Tuesday, September 21, 2010

Wildness Community



Wildness Community



Wildness is to describe an open system which contains massive individuals. Therefore such a theory may not be applied will to a house which is small and just used by limited persons. However, it might be applied to a residential community, where the amount of individuals is big enough for wildness theory to describe.



One great example of wildness theory, which I studied, is how ants find the best path to their food, which in computer science is called Ant Colony Optimization. In the real world, ants initially wader randomly, and upon finding food return to their colony while laying down pheromone trails. If other ants find such a path, they are likely not to keep travelling at random, but to instead follow the trail, returning and reinforcing it if they eventually find food.
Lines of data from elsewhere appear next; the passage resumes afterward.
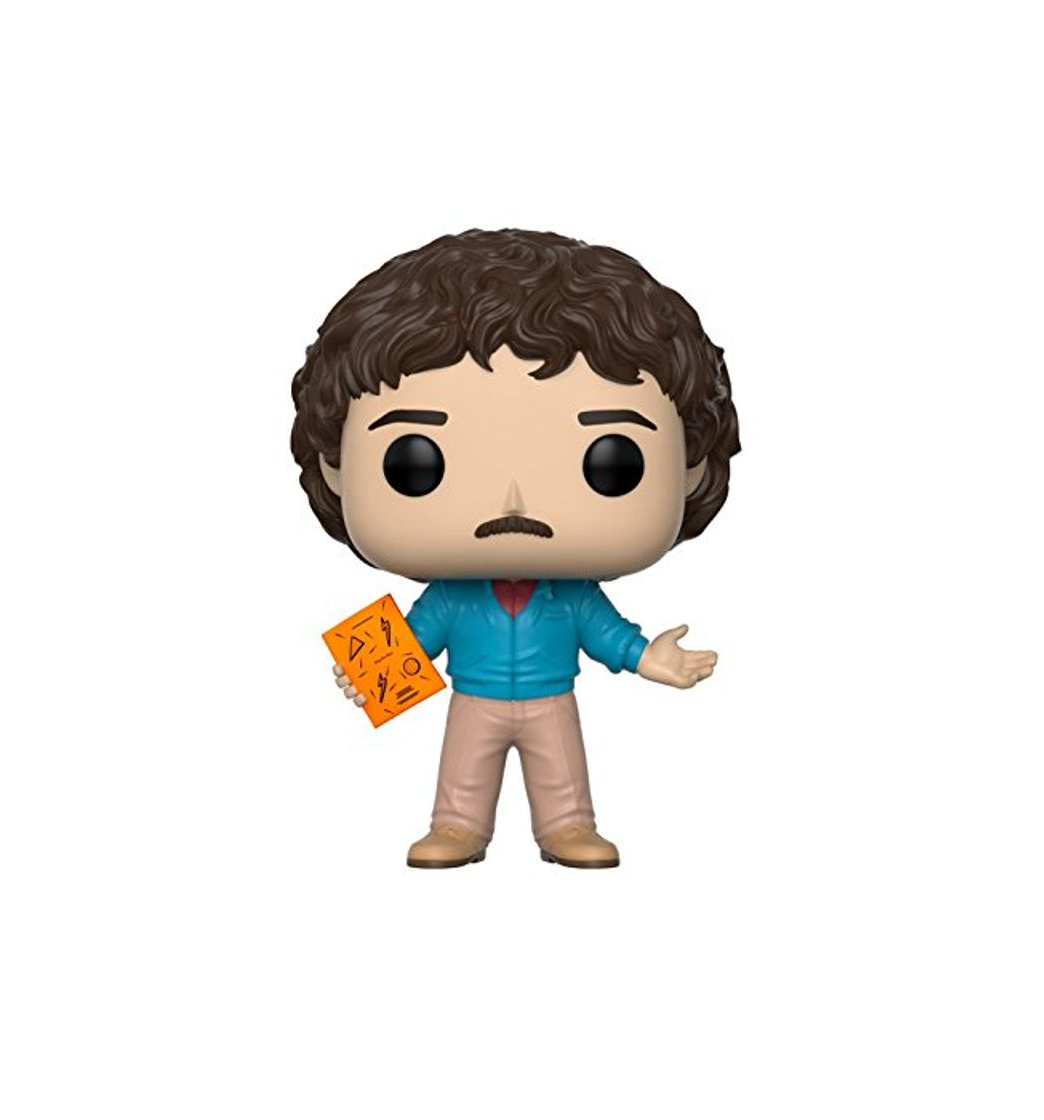 Juegos Funko- Ross Geller 80's Figura, Multicolor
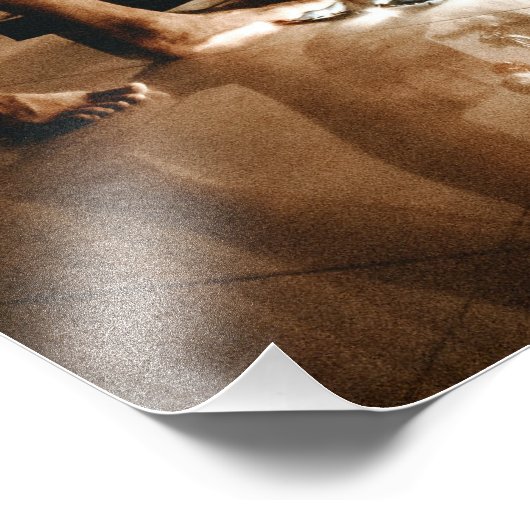 私たちの婚約した初めてのクリスマス2024結婚の フォトプリント (角)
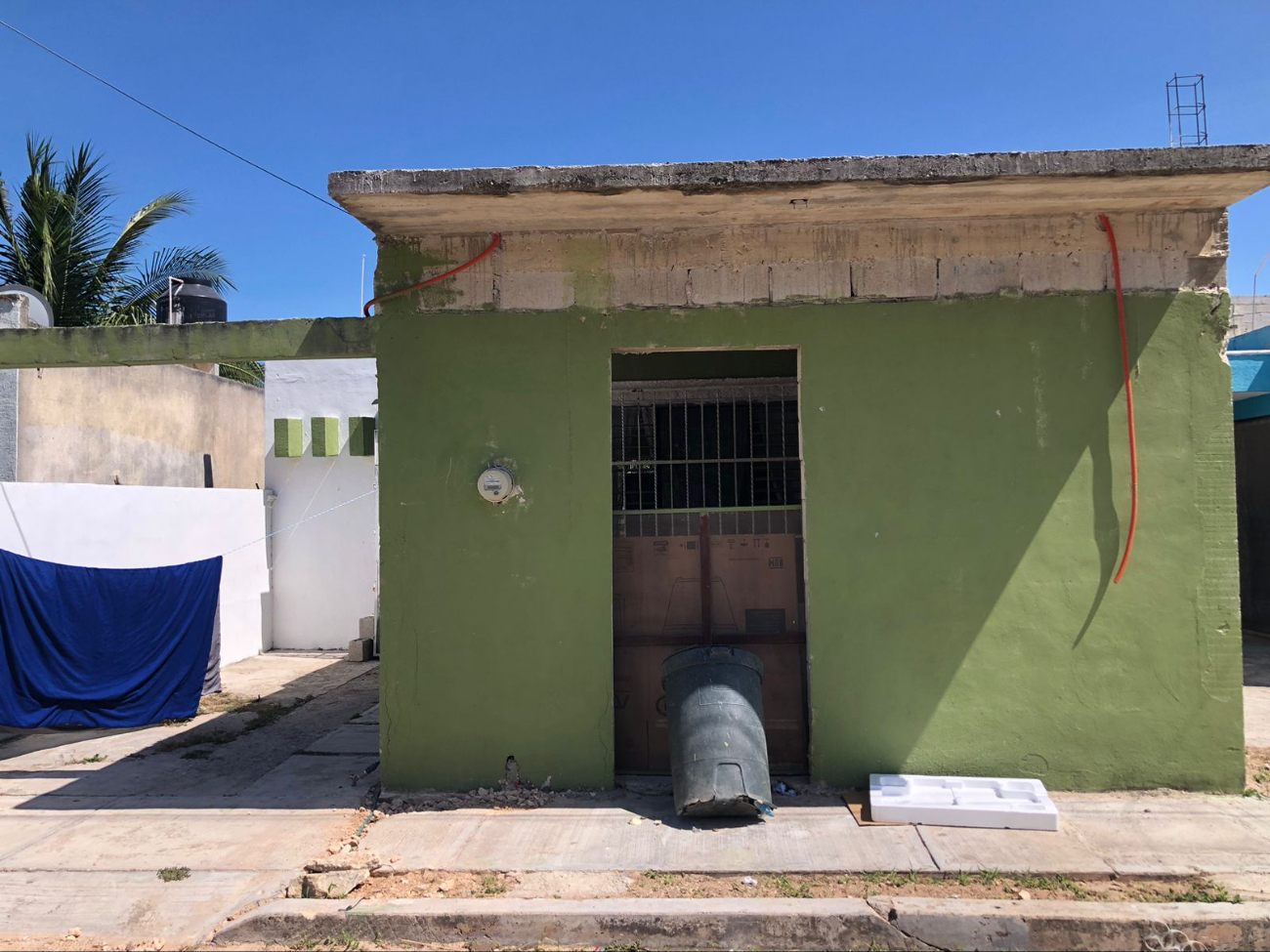 Habitantes de la colonia Caribe en Chetumal denuncian falta de energía eléctrica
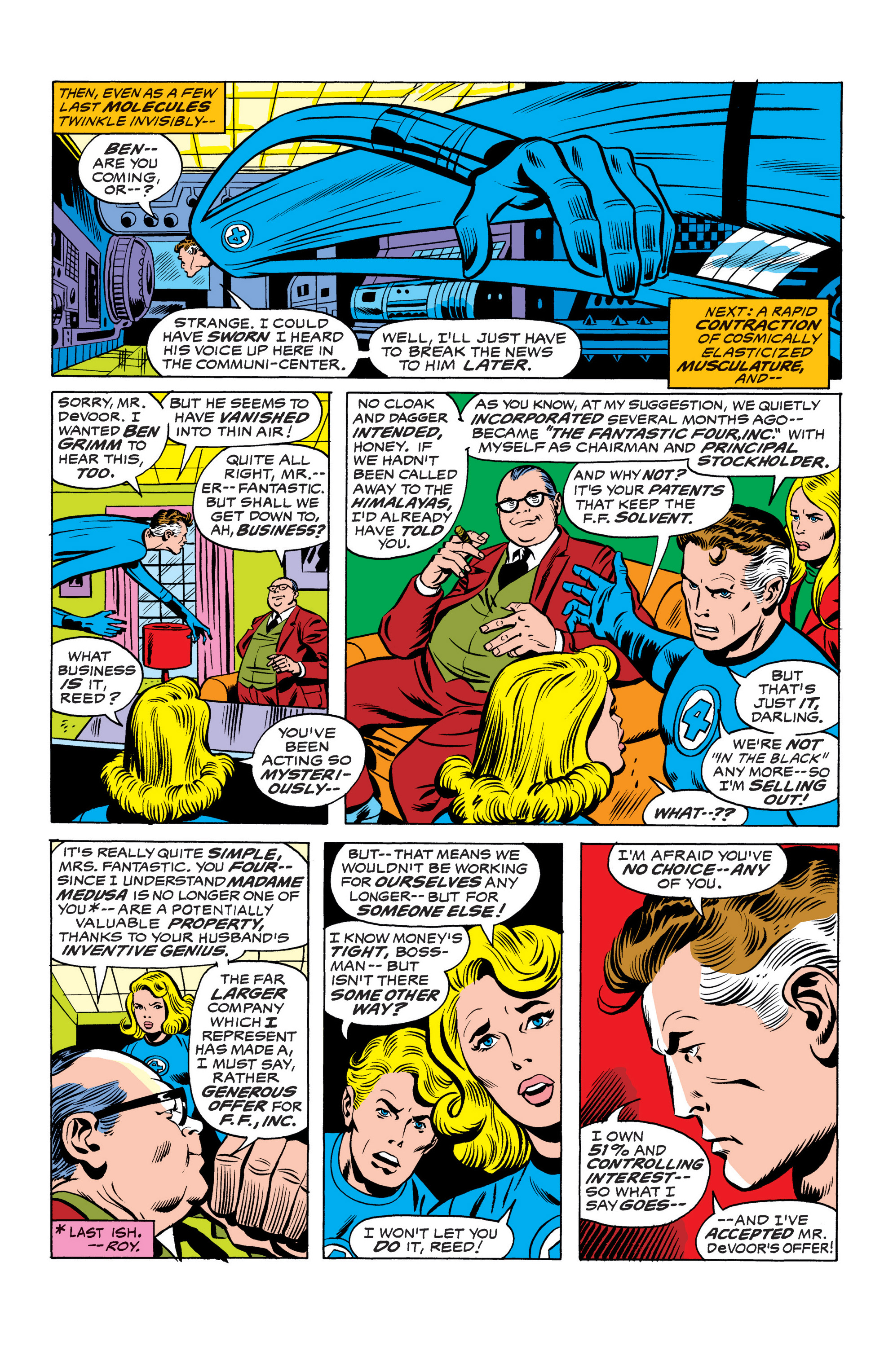 Read online Marvel Masterworks: The Fantastic Four comic -  Issue # TPB 15 (Part 3) - 24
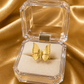 Golden Butterfly Statement Ring
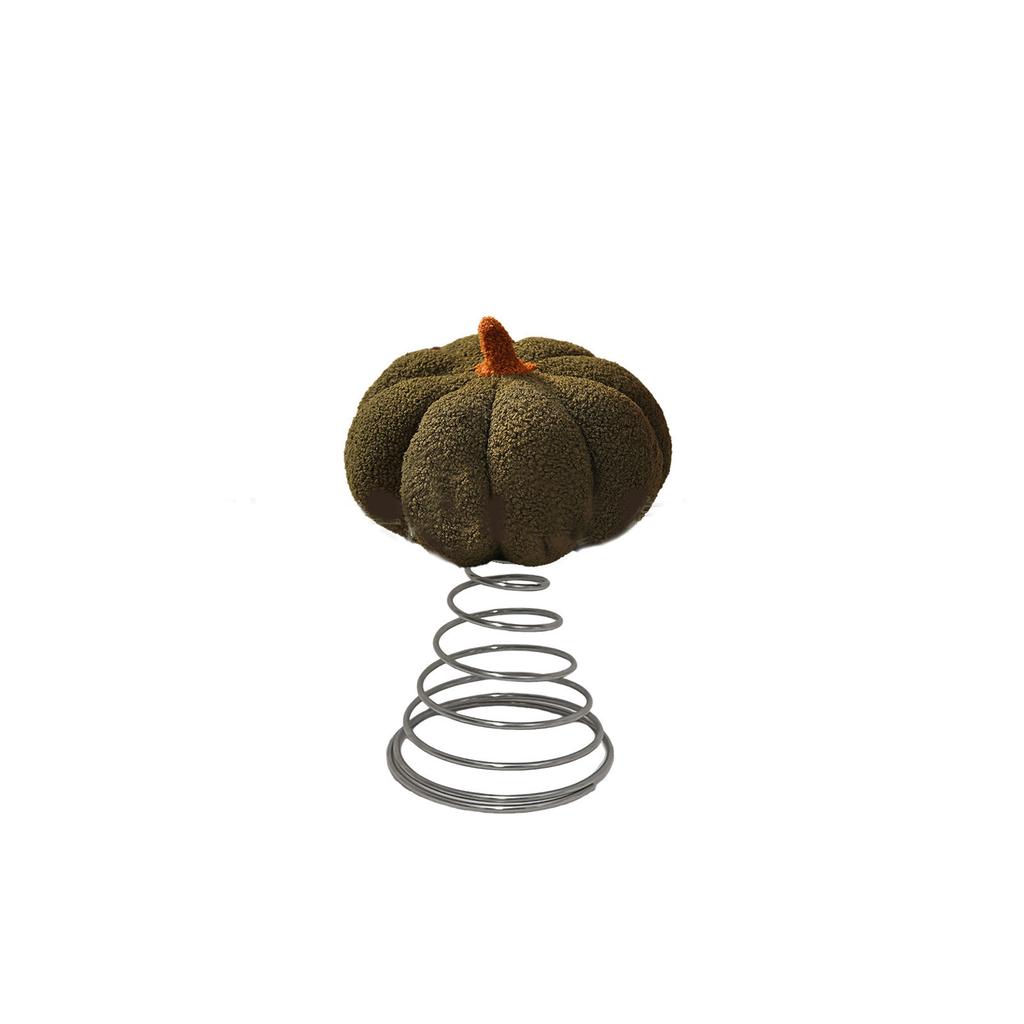 Pumpkin Tree Top Decoration With Party Decoration, Holiday Desktop Decoration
Because the shortest path allows ants to go and return more times in a certain period, this will make the pheromone stronger and attracts more ants to this best path.



However this is not the most beautiful point of this example. Because ants accidently do not follow the strongest pheromone trails, there are always some random moves. Therefore if the random move happens to find a better path, then the pheromone on this path begins to accumulate and finally exceeds the previous path. In this way, ants change their way to a better one.



In this example, although ants have very low intelligence, but they form a very robust and adaptive system to find the best path. This path is not designed by any clever guy; it is formed naturally by all the ants and can evolve during the time. Actually, the rule that ants follow in this stem is really simple: 1 follow other's pheromone 2, break the first rule sometimes. Therefore, I am questioning myself, whether a community can act in the same way. There are no right plan and right path arranged by architects. All the houses in the community are movable and people who live here follow some basic rules which designed by architects to form any shape of community which totally cannot be expected but can evolve all the time.